L’ospedale Barone Romeo di Patti, paese sul litorale siciliano tra Capo d’Orlando e Barcellona, ha reparti di Cardiologia,Utic (Unità terapia intensiva coronarica) ed Emodinamica, eccellenza e vanto del territorio. Essendo per necessità stato loro ospite, (ho avuto un infarto alle coronarie il 25 gennaio 2020), sono stato trattato e prontamente operato da seri professionisti, persone, e siamo in tema, dal cuore veramente grande e amorevoli.

I pazienti considerati come persone che attraversano un difficile momento della loro vita, vengono aiutati e quasi, mi vien da dire coccolati, da tutto il personale medico, infermieristico e assistenti ospedaliero. Non posso che dare non uno ma cento giudizi positivi a questi ragazzi d’oro, “Angeli” che vegliano ed assistano su di noi pazienti che nello stato di bisogno diventiamo piccoli e spauriti, con la necessità di aggrapparsi a qualcuno. E loro sono là, in attesa a rispondere al nostro richiamo pronti ad espletare il loro dovere.

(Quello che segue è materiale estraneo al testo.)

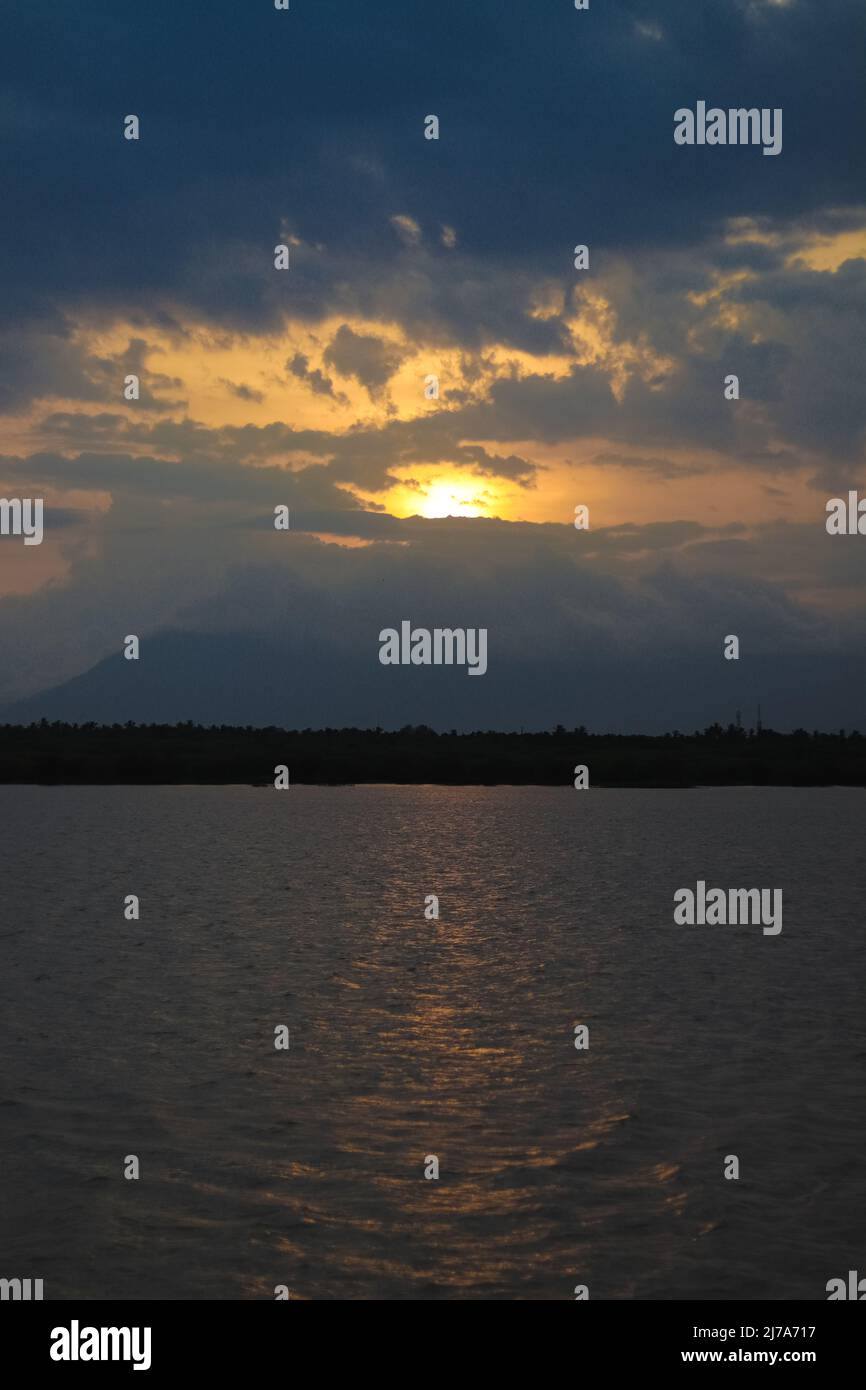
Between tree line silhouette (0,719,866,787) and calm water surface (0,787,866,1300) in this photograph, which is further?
tree line silhouette (0,719,866,787)

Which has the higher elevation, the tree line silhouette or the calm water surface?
the tree line silhouette

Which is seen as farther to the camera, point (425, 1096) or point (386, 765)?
point (386, 765)

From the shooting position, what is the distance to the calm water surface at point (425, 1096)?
1462cm

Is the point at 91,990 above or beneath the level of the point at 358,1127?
above

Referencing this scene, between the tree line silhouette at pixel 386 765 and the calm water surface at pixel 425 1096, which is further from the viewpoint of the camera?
the tree line silhouette at pixel 386 765

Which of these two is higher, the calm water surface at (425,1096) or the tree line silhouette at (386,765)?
the tree line silhouette at (386,765)

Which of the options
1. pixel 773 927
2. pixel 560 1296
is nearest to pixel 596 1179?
pixel 560 1296

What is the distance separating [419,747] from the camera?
190 m

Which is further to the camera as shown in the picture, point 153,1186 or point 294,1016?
point 294,1016

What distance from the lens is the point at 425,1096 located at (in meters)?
21.0

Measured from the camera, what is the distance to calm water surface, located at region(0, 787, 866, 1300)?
Result: 14617 mm

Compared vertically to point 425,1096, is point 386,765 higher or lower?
higher
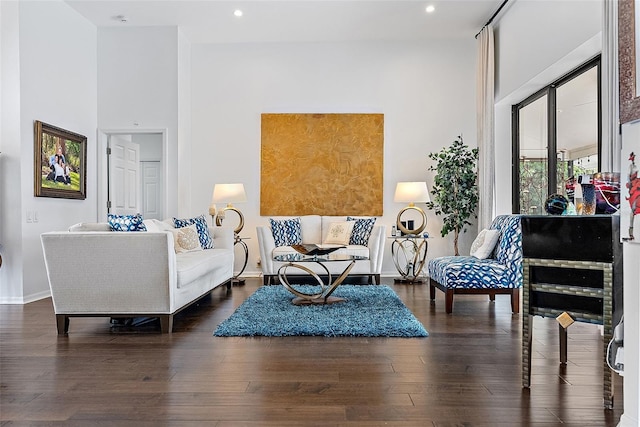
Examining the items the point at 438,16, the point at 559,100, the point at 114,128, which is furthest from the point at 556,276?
the point at 114,128

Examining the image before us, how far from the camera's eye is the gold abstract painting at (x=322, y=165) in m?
7.07

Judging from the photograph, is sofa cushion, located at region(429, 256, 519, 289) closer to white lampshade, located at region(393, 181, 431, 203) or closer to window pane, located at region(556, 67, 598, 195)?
window pane, located at region(556, 67, 598, 195)

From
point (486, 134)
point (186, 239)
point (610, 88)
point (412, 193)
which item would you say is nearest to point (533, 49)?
point (486, 134)

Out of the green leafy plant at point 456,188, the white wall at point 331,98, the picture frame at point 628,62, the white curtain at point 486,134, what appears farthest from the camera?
the white wall at point 331,98

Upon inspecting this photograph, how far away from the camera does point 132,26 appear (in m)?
6.66

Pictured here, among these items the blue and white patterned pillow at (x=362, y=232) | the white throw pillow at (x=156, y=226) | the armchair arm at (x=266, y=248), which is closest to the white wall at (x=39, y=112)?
the white throw pillow at (x=156, y=226)

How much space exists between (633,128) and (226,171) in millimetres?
5905

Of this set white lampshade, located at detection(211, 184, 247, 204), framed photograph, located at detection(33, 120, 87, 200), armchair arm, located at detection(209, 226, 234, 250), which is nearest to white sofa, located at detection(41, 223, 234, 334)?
framed photograph, located at detection(33, 120, 87, 200)

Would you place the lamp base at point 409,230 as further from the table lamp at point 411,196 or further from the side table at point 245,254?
the side table at point 245,254

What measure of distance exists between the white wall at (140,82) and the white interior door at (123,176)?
45 cm

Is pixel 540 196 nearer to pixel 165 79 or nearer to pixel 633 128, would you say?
pixel 633 128

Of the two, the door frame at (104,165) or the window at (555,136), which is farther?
the door frame at (104,165)

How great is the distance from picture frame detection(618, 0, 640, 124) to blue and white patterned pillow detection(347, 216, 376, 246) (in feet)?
14.9

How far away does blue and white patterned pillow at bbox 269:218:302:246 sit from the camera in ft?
21.0
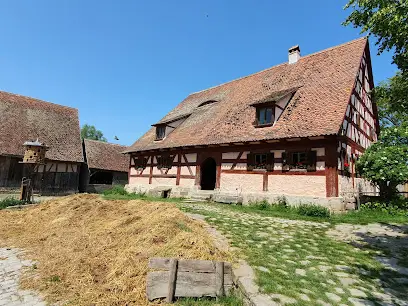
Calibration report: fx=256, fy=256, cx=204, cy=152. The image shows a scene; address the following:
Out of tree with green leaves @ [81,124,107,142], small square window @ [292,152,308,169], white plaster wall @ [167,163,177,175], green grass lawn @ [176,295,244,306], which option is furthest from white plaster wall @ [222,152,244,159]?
tree with green leaves @ [81,124,107,142]

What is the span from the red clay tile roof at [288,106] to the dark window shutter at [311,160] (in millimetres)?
1026

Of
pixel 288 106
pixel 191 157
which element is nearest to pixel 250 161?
pixel 288 106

Grazie Tindaro, Calogero,Pippo, Katia, Marisa, Maria T, Cettina,Paola, Marisa A.,Francesca L. , Ivan, Francesco (detto Ciccio) e tutti gli altri che per il mio stato emotivo, mi sfugge il nome e di ciò mi scuso.
Non mi resta che gridare il mio grande “Grazie” a tutti e vi abbraccio affettuosamente.